- _Text to read_
╔══

Momentum building for final decommissioning of Greater Dunlin Area
Fairfield Energy is close to completing final abandonment of the 61 wells connected to three decommissioned fields in the North Sea Greater Dunlin Area. Its next priorities will be removal of the subsea production facilities and the Dunlin platform deck.
North Sea operator looking to transfer experience to other projects
The Dunlin Alpha platform. (All images courtesy Decom Energy)
One of the UK North Sea’s widest-ranging and most complex decommissioning projects is progressing toward completion. Later this year Fairfield Energy, a subsidiary of Decom Energy, expects to submit its preferred concept for decommissioning of the Dunlin Alpha platform, and to initiate approved work programs for the Greater Dunlin Area subsea infrastructure. At the same time, plugging and abandonment (P&A) of the extensive network of platform and subsea wells will continue.
But the company is already looking beyond completion of this project, some time in the early 2020s, with the goal of applying the experiences and techniques it has developed since Cessation of Production (CoP) at Dunlin to take on other offshore operators’ decommissioning projects.

╚══

- _Short problem 1_
Retype the part of the rows that opens with the line containing "What spatial distance" and runs through the last of the rows.
The Dunlin decommissioning article and the rows that follow have nothing to do with each other.

- _Stored records_
╔══

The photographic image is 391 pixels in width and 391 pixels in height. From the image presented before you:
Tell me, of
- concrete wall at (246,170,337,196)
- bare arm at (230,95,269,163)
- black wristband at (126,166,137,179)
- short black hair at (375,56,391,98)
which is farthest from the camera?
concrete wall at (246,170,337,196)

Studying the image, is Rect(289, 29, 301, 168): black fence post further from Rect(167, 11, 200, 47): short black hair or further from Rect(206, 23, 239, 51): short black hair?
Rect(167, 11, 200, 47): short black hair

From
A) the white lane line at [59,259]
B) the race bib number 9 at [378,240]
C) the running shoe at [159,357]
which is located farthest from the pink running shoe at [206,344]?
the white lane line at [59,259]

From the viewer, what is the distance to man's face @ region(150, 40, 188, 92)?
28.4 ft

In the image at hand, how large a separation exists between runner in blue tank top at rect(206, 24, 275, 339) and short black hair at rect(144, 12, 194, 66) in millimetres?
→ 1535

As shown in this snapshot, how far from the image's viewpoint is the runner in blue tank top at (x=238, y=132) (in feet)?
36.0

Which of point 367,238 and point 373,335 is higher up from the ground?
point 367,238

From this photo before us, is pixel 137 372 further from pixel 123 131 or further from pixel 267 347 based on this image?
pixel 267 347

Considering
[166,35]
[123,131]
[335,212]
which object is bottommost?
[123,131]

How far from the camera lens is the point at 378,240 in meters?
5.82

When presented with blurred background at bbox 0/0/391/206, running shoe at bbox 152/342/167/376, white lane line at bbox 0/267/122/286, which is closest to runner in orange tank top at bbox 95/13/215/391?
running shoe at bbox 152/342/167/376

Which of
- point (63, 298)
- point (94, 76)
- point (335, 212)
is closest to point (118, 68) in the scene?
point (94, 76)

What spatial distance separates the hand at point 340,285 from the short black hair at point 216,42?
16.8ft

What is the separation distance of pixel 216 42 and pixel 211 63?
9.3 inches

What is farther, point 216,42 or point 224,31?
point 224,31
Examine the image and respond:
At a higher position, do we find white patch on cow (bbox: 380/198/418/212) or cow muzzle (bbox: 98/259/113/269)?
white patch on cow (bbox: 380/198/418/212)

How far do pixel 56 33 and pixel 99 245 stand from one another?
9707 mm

╚══

- _Short problem 2_
According to the Dunlin decommissioning article, how many wells is Fairfield Energy close to finishing the final abandonment of?

- _Worked solution 1_
What spatial distance separates the hand at point 340,285 from the short black hair at point 216,42?
16.8ft

What is the separation distance of pixel 216 42 and pixel 211 63?
9.3 inches

What is farther, point 216,42 or point 224,31?
point 224,31
Examine the image and respond:
At a higher position, do we find white patch on cow (bbox: 380/198/418/212) or cow muzzle (bbox: 98/259/113/269)?
white patch on cow (bbox: 380/198/418/212)

How far do pixel 56 33 and pixel 99 245 stand from one another?
9707 mm

- _Worked solution 2_
61 wells